WORK TO COMPLETE>
A: Which sounds does the hiking story below list as making up the racket that approached the knoll?
B: In the hiking story below, how many years had the hikers been walking in the same area?
C: Carry the hiking story below forward from its last sentence.

GIVEN TEXT>
·····

Trails and Tribulations
By Gloria Glasser


After 17 years of hiking in the same area, one could presume to have seen everything. No surprises. Just same old, same old.

Not quite so, we discovered recently while descending a section of the Backbone Trail accessed from (upper) Latigo Canyon Road that provides access to Castro Peak Motorway.

Although the powers that be deem many a narrow, undulating single track trail such as this one as multi-use, lucky is the person merely on foot who doesn’t encounter other users on conveyances with wheels and/or hooves.

Passage can get a wee bit tight if not scary.

While resting atop a small knoll beside the trail, we became aware of an unrecognizable racket fast intruding upon our quiet aerie.

It was a combination of what sounded like brush-crunching footsteps and metallic clanging, banging, thudding, skidding, labored breathing, gasping and some mild cussing. It was dusk and not that easy to see.

I’m still not sure I believe what I saw. A very slight fellow appeared, breathlessly trotting beside a large, shiny motorcycle that quite dwarfed him.

This was no dirt bike, but an honest-to-gosh full-sized, handsomely equipped, gleamingly polished hunk of two-wheeled horsepower.

The trail spiraled downhill in a wicked stretch of sinuous bumpy curves before entering a forested section with exposed roots and a creek crossing, then twistingly climbed back to the trailhead’s parking lot.

·····

ENTRIES SHOWN>
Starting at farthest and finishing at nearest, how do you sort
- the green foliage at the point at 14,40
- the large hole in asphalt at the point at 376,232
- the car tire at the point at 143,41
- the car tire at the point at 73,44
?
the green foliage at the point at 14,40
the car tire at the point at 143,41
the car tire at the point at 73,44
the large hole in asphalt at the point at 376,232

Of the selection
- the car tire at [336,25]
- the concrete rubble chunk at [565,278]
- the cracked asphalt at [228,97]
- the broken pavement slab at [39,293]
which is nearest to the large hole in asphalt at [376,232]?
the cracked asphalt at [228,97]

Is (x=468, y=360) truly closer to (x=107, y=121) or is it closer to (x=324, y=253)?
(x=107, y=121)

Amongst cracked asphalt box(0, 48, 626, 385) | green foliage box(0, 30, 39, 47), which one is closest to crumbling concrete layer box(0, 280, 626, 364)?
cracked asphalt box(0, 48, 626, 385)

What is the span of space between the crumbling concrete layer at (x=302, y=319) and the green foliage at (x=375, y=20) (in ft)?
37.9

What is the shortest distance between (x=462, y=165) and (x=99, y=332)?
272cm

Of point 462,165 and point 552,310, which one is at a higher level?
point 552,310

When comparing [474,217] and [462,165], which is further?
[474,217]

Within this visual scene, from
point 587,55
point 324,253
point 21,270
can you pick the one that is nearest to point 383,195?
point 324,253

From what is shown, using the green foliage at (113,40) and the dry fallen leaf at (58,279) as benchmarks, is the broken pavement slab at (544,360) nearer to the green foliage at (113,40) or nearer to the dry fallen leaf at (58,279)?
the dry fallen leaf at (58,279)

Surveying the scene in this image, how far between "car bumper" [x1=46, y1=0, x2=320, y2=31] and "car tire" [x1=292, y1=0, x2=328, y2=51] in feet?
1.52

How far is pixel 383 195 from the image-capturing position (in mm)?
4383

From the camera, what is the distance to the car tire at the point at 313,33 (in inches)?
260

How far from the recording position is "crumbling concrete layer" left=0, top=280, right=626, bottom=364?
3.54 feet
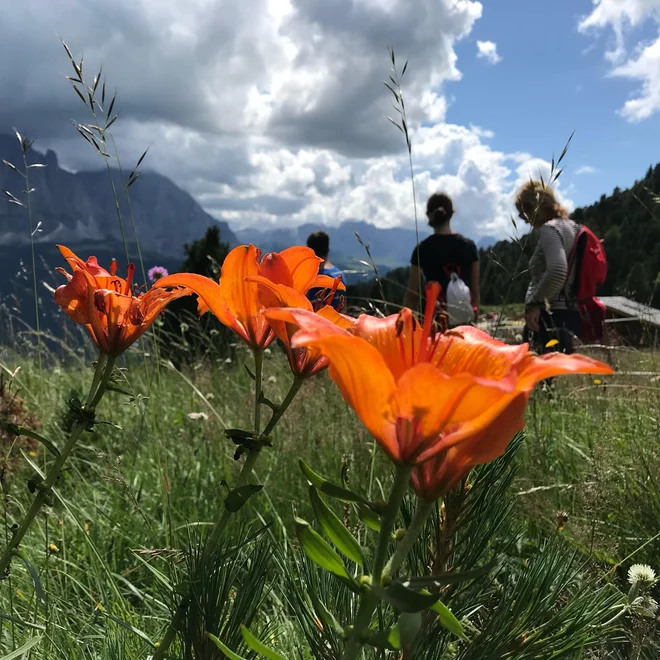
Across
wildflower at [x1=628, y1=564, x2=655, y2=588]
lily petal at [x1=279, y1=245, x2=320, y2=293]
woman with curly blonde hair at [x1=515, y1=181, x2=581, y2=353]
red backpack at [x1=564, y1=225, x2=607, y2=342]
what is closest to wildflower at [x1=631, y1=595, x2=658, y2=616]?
wildflower at [x1=628, y1=564, x2=655, y2=588]

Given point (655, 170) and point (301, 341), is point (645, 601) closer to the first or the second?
point (301, 341)

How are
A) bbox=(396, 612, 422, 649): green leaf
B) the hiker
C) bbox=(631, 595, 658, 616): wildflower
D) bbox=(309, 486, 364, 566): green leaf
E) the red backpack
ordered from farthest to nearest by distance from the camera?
the hiker → the red backpack → bbox=(631, 595, 658, 616): wildflower → bbox=(309, 486, 364, 566): green leaf → bbox=(396, 612, 422, 649): green leaf

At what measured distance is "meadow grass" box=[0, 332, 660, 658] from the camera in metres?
1.21

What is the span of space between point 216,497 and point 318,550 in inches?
72.8

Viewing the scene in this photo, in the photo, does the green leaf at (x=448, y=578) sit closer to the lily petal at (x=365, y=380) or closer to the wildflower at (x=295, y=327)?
the lily petal at (x=365, y=380)

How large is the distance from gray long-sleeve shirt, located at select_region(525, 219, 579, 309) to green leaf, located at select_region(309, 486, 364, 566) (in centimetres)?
359

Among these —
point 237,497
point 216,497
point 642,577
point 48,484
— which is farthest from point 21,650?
point 216,497

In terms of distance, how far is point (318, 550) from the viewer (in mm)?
497

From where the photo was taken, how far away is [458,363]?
0.59 m

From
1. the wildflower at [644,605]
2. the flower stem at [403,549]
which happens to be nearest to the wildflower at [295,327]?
the flower stem at [403,549]

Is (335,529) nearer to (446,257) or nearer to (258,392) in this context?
(258,392)

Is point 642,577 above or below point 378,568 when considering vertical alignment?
below

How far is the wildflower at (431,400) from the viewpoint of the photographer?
0.45m

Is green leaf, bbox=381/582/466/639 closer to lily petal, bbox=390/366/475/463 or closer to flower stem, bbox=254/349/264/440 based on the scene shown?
lily petal, bbox=390/366/475/463
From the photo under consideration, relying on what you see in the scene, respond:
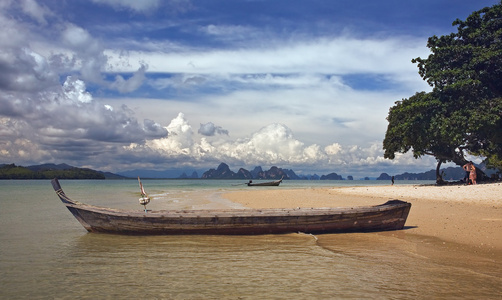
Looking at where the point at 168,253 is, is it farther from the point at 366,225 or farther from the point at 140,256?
the point at 366,225

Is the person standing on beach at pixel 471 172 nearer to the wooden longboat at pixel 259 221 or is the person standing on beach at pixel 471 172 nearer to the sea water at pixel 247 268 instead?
the wooden longboat at pixel 259 221

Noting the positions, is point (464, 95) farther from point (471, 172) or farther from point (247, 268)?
point (247, 268)

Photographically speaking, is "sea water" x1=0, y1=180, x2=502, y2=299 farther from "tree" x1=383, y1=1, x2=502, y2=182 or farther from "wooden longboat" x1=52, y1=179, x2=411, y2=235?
"tree" x1=383, y1=1, x2=502, y2=182

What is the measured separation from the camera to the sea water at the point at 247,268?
5.88 meters

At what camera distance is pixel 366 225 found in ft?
35.9

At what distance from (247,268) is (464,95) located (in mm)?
26650

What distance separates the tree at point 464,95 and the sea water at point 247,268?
63.7 feet

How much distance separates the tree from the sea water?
19403 mm

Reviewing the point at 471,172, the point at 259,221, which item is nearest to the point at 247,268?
the point at 259,221

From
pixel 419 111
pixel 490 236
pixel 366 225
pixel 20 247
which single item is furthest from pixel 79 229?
pixel 419 111

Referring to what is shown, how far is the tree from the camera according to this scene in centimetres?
2536

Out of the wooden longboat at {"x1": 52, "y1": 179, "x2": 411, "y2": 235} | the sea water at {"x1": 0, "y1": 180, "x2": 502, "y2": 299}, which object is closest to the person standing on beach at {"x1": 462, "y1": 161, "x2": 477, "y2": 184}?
the wooden longboat at {"x1": 52, "y1": 179, "x2": 411, "y2": 235}

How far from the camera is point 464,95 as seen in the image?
26812mm

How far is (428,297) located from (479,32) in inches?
1150
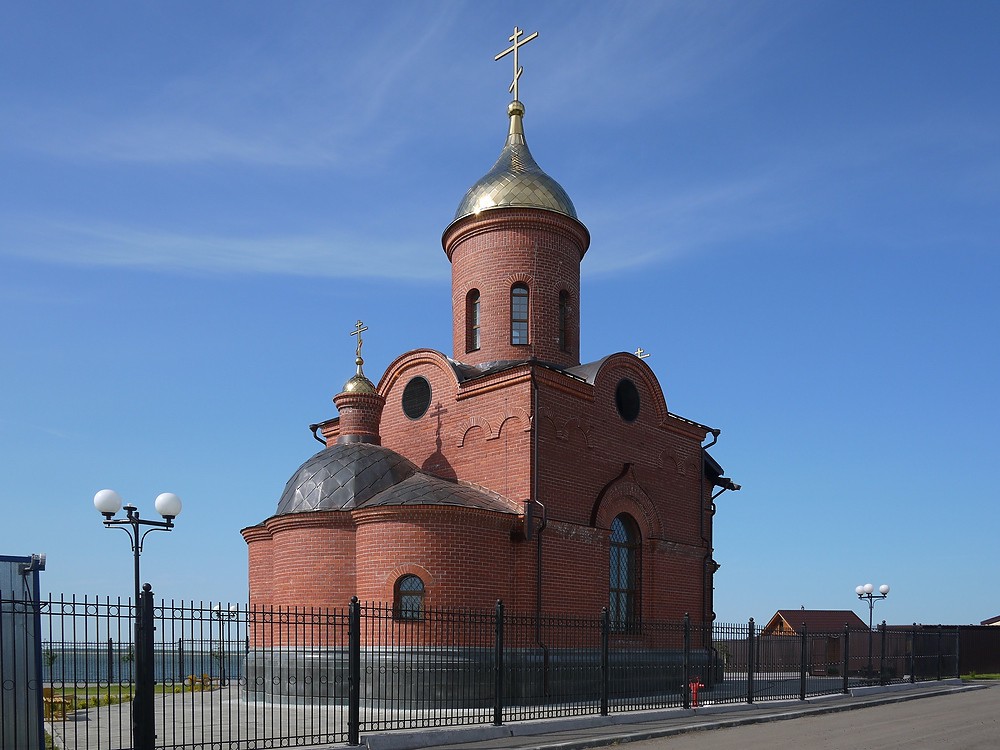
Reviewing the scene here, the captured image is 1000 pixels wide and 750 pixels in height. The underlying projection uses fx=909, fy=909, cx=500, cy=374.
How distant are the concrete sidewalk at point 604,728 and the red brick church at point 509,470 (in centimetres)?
273

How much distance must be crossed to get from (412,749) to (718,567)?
40.7ft

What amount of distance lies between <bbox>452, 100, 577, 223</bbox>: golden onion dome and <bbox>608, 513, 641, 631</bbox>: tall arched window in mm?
6707

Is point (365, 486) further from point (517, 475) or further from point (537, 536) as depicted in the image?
point (537, 536)

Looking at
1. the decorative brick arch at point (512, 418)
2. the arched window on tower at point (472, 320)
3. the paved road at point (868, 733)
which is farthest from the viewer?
the arched window on tower at point (472, 320)

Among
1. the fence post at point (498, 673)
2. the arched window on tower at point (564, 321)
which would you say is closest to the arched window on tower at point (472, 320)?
the arched window on tower at point (564, 321)

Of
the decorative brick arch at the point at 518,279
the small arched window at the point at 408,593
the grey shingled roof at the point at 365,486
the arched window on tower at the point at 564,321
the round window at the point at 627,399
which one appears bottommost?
the small arched window at the point at 408,593

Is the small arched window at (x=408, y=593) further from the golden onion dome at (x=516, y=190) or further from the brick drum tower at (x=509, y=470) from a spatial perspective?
the golden onion dome at (x=516, y=190)

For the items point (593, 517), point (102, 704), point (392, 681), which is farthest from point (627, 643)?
point (102, 704)

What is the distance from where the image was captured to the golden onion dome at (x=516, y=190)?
19.1m

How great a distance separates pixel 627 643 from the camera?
675 inches

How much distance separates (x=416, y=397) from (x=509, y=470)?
328cm

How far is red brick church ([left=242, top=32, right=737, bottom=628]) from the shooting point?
15078mm

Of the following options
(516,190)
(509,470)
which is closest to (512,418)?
(509,470)

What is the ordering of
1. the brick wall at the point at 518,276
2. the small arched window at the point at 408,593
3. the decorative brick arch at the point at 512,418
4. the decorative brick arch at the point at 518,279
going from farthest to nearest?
the decorative brick arch at the point at 518,279, the brick wall at the point at 518,276, the decorative brick arch at the point at 512,418, the small arched window at the point at 408,593
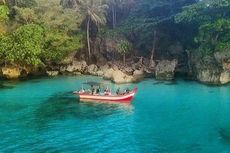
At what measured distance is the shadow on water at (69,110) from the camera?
159 ft

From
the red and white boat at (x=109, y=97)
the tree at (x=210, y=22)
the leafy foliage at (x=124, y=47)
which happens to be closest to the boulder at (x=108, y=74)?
the leafy foliage at (x=124, y=47)

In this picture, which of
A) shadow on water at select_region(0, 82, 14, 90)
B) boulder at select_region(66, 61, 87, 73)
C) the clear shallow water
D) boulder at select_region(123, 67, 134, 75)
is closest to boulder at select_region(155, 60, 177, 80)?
boulder at select_region(123, 67, 134, 75)

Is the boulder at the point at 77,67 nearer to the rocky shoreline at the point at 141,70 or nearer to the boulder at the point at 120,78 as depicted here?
the rocky shoreline at the point at 141,70

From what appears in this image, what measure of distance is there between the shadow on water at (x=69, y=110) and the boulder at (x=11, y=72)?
18.0 metres

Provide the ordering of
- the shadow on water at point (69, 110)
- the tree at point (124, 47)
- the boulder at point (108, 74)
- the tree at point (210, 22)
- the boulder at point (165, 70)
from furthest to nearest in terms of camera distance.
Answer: the tree at point (124, 47) → the boulder at point (165, 70) → the boulder at point (108, 74) → the tree at point (210, 22) → the shadow on water at point (69, 110)

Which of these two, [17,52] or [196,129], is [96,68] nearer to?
[17,52]

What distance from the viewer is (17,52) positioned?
7275cm

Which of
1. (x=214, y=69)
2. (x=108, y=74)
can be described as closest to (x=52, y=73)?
(x=108, y=74)

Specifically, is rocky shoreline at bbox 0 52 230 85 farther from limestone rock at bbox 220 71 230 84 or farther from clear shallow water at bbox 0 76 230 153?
clear shallow water at bbox 0 76 230 153

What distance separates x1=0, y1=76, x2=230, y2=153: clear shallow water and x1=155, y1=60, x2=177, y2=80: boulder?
23.7 feet

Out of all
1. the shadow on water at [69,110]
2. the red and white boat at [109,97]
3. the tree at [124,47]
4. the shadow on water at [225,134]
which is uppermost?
the tree at [124,47]

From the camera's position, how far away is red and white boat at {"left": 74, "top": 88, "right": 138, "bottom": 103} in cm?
5575

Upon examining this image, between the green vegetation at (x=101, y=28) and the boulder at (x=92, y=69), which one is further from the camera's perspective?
the boulder at (x=92, y=69)

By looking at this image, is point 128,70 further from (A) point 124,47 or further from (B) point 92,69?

·····

EXERCISE ANSWERS>
A: Brush-crunching footsteps, metallic clanging, banging, thudding, skidding, labored breathing, gasping, and some mild cussing.

B: 17 years.

C:
It was challenging enough on foot.

Before I could say a word, the fellow said, "Great dog!" to my canine companion and propelled past us, pushing his motorcycle. Where the heck was a park service ranger when you really needed one?

The dog, who has an unfortunate motorcycle fixation, tried mightily to follow the mysterious stranger. If I were of a religious nature, I would have begun praying for anyone unfortunate enough to be coming up the trail at the same time that gravity was sucking motorcycle man down the trail.

Needless to say, we gave him a very long lead time before we risked our necks and followed him down the trail.

Who knows? A caravan of clog-dancing elephants could have been next.

Another time, we were walking in back of Trancas Canyon along an unpaved Edison Road that’s overgrown by wild mustard and other vigorous weeds until a once yearly cleanup by the utility company.

Rugged and isolated, part of the canyon is parkland, not open to the public yet due to access problems, and part is private, which we were on because we lived there at the time as tenants on the property. There’s no access except for a locked gate, the combination known only to the property owner and the tenants. Except for the occasional trespassing bicyclist who’d read erroneous information in a guidebook, not another soul was ever encountered on that road.

It was a hot quiet morning and we were picking our way through the road’s unkempt vegetation when a distinguished looking older gentleman emerged from the end of the road—a no man’s land of steep canyon walls and impenetrable chaparral—wheeling a luggage carrier neatly loaded with an expensive set of bags.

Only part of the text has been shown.